Hendren and Carter are thinking basically the same thing tactically.

It’s that Arkansas has an independen­t tradition. It’s that there are modern-day Rockefelle­r Republican­s and still-vibrant Beebe Democrats with no place to go in a race with a polarizing Sanders on one side and an anemic Democratic candidate stymied by associatio­n with national liberalism on the other.

It is arguable that, in a general election, Sanders could rely only on the hardened but declining Trump base, which might be 35 percent, and that the Democratic candidate could get to no higher than 35 percent.

That would leave an available starting point of 30 percent or so for Hendren or Carter as a third-way independen­t.
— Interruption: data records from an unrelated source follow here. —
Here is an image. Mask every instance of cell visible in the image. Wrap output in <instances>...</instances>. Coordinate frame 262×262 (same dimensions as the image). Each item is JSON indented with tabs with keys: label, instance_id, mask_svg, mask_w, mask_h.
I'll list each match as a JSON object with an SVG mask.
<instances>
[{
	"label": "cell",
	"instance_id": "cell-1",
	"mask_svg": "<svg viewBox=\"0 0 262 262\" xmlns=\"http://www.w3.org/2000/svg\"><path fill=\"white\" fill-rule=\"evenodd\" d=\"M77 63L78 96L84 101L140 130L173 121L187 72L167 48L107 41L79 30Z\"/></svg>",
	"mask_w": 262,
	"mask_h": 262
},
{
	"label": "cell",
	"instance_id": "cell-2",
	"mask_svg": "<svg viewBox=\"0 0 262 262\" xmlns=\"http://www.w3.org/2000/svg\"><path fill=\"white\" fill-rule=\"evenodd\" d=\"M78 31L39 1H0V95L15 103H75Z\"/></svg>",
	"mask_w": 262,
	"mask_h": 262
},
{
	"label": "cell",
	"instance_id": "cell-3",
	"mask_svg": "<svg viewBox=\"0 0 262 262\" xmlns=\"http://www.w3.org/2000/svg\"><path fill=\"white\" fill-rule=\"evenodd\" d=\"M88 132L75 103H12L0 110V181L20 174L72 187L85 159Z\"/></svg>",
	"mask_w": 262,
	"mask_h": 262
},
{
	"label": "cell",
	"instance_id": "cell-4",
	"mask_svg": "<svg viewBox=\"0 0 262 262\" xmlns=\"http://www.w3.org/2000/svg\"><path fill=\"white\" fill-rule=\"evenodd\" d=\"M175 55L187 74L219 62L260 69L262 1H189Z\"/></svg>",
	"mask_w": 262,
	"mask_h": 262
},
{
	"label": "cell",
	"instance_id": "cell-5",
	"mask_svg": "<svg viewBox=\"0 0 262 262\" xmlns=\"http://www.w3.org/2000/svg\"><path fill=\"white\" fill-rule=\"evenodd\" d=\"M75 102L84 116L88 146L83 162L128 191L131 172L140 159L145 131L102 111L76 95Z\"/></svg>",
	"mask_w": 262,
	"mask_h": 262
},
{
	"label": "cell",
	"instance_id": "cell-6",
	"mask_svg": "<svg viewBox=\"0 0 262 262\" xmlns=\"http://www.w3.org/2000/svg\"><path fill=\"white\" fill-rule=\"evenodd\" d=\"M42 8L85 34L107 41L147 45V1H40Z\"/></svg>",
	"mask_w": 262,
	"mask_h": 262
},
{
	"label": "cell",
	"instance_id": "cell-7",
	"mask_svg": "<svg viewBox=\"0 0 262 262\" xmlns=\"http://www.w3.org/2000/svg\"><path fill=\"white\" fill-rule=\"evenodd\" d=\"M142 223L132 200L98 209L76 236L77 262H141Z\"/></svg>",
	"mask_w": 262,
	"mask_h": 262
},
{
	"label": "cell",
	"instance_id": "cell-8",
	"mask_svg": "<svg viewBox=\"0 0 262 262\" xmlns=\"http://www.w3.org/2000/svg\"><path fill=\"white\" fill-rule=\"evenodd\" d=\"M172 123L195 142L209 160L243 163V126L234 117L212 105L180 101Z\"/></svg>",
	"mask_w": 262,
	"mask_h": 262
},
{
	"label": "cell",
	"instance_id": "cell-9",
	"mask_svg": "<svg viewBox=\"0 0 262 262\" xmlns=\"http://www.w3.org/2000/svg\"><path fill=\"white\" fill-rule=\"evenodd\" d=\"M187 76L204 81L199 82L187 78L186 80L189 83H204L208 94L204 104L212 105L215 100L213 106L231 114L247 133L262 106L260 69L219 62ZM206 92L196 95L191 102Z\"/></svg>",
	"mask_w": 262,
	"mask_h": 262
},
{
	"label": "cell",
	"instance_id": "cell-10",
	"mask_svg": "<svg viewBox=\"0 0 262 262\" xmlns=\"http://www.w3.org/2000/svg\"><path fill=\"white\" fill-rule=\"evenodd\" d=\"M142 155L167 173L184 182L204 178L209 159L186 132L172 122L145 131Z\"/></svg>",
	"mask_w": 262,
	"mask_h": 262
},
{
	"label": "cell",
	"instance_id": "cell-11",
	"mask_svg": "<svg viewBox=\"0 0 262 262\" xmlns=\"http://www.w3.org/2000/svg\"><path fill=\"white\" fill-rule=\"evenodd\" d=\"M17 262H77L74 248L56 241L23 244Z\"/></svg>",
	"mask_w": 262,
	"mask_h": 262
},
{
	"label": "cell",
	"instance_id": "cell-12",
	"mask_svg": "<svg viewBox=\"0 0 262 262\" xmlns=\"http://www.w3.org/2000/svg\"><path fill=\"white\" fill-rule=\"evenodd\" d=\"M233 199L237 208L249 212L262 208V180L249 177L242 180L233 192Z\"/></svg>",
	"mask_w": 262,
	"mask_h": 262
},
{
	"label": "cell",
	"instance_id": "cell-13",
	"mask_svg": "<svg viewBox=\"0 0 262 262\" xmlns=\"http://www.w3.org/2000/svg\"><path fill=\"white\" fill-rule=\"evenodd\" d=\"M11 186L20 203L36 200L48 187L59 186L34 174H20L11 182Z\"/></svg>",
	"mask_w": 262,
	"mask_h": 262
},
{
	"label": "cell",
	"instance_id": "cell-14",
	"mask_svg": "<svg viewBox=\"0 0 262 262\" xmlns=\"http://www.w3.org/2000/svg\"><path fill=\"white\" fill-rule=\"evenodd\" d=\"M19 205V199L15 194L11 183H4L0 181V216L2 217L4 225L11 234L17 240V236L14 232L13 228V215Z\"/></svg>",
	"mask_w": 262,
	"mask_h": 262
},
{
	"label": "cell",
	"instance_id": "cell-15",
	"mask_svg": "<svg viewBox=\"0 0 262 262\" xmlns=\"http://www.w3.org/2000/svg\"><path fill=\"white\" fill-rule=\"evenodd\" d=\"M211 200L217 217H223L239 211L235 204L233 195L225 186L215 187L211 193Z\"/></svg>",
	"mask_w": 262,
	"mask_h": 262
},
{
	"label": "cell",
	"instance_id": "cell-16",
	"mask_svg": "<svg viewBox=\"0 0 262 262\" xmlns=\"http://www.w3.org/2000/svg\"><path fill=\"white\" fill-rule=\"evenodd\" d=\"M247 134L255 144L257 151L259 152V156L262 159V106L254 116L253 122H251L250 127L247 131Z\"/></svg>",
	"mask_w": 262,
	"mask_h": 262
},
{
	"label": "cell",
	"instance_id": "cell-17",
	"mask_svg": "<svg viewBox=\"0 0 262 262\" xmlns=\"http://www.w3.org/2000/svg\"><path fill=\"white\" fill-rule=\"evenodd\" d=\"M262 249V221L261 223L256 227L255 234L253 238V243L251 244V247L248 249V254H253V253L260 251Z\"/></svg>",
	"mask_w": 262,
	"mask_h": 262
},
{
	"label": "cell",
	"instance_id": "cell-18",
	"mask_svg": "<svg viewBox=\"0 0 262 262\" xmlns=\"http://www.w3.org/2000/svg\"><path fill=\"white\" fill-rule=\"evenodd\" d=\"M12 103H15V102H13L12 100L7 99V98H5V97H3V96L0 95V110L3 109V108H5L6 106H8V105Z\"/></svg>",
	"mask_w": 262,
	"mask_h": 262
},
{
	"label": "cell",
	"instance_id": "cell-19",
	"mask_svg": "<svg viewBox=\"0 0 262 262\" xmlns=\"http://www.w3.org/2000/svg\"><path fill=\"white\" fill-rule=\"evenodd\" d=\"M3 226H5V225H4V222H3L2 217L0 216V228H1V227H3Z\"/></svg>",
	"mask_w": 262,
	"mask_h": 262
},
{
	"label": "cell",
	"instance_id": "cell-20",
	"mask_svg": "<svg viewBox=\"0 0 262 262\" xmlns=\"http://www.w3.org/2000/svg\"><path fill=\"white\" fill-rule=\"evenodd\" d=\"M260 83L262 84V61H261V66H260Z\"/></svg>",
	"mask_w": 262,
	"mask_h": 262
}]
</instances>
Both could rise from there with money. I have emails from Democrats saying that, because of the passion in their disdain for Sanders, they’d abandon their party and donate to Hendren or Carter—whichever—for a likelier shot at stopping her.

The likelihood of any Democrat being held to 35 percent or below is greater than that of Sanders being held that low in a state that gave 62 percent to Trump. But there is a theory that many of those in that 62 percent would have voted for a viable alternativ­e if they’d had one not burdened with a national Democratic Party they deem out of touch with the state.

It would be interestin­g to see if Hutchinson might endorse an independen­t Hendren and if Beebe might support an independen­t Carter.

The first step is for Hendren and Carter to put their egos into a big room and decide which of them, if either, it’s going to be.